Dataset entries
····················
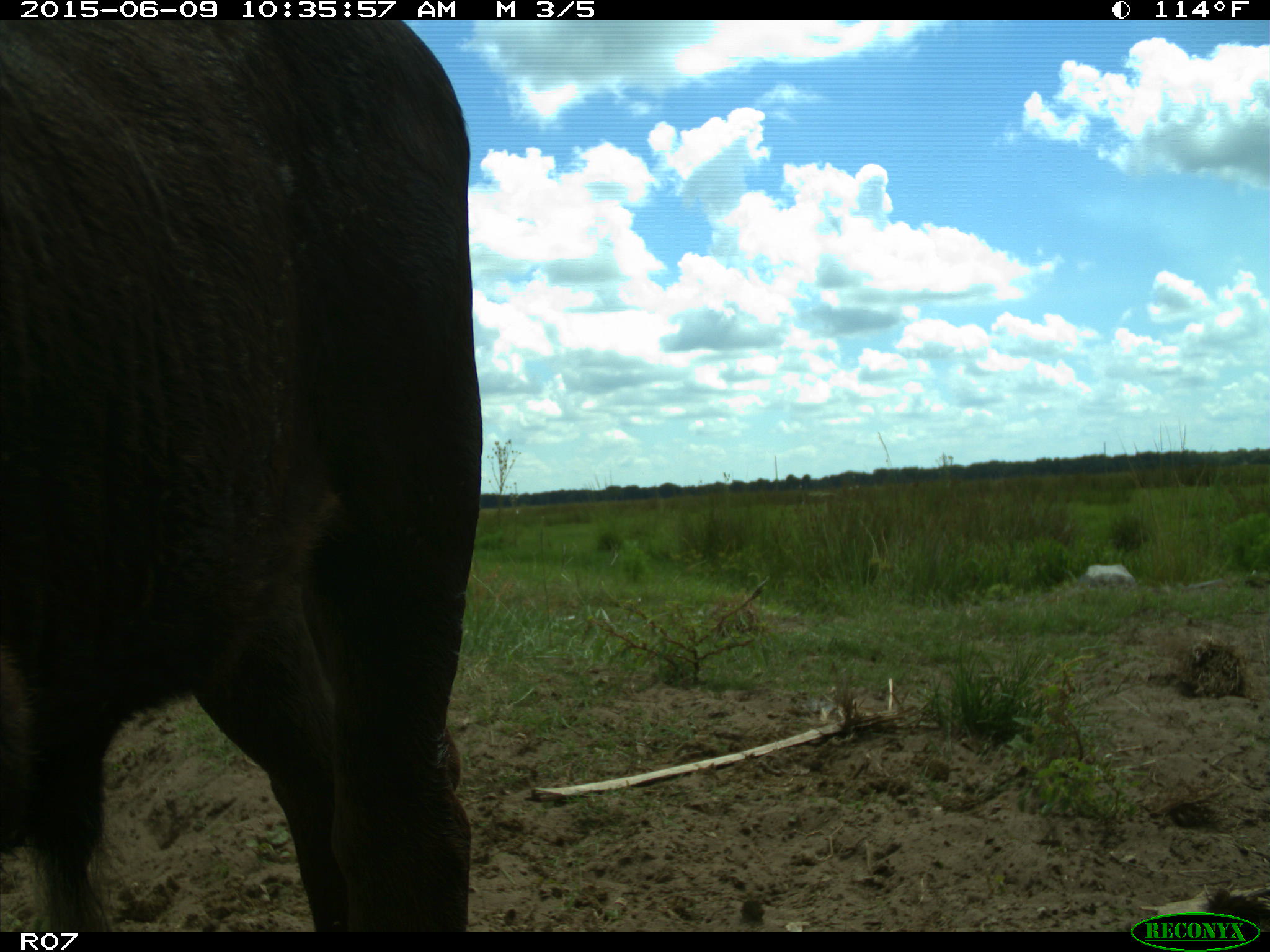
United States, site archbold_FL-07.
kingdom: Animalia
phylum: Chordata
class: Mammalia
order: Artiodactyla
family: Bovidae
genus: Bos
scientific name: Bos taurus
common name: domestic cow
Bos taurus (domestic cow).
····················
Take the data above and repeat it exactly, leaving each picture out.

United States, site archbold_FL-07.
kingdom: Animalia
phylum: Chordata
class: Mammalia
order: Artiodactyla
family: Bovidae
genus: Bos
scientific name: Bos taurus
common name: domestic cow
Bos taurus (domestic cow).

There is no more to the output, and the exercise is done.